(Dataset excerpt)

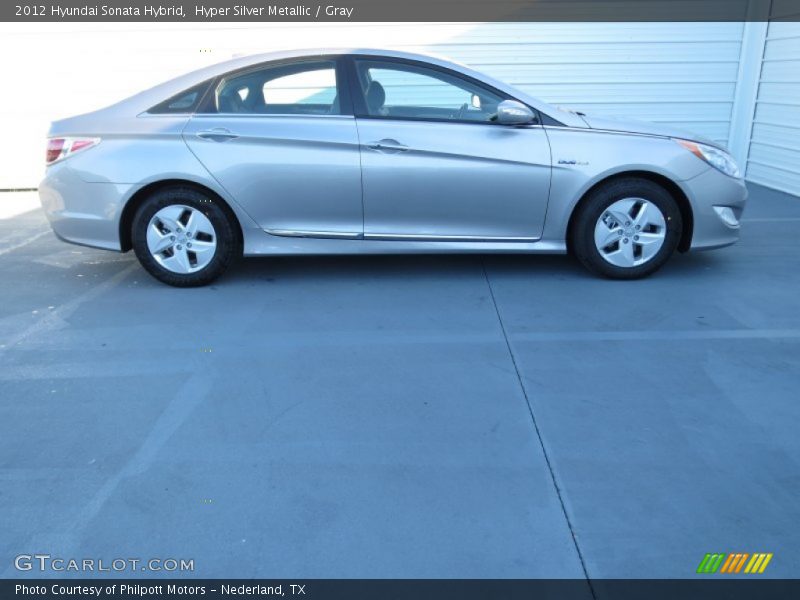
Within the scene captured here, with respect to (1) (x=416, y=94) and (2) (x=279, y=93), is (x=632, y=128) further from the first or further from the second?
(2) (x=279, y=93)

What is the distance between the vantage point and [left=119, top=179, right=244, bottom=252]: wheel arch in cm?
470

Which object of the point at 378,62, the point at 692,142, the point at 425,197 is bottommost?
the point at 425,197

Aim of the task >>
Render the entries above as a JSON array of strings with one string per line, omitting blank lines and the pictures.

Worked answer >>
[
  "Within the scene captured here, with respect to (1) (x=416, y=94) and (2) (x=279, y=93), is (x=632, y=128) further from the first or further from the second?",
  "(2) (x=279, y=93)",
  "What is the distance between the vantage point and [left=119, top=179, right=244, bottom=252]: wheel arch in cm?",
  "470",
  "Which object of the point at 378,62, the point at 692,142, the point at 425,197 is bottommost?",
  "the point at 425,197"
]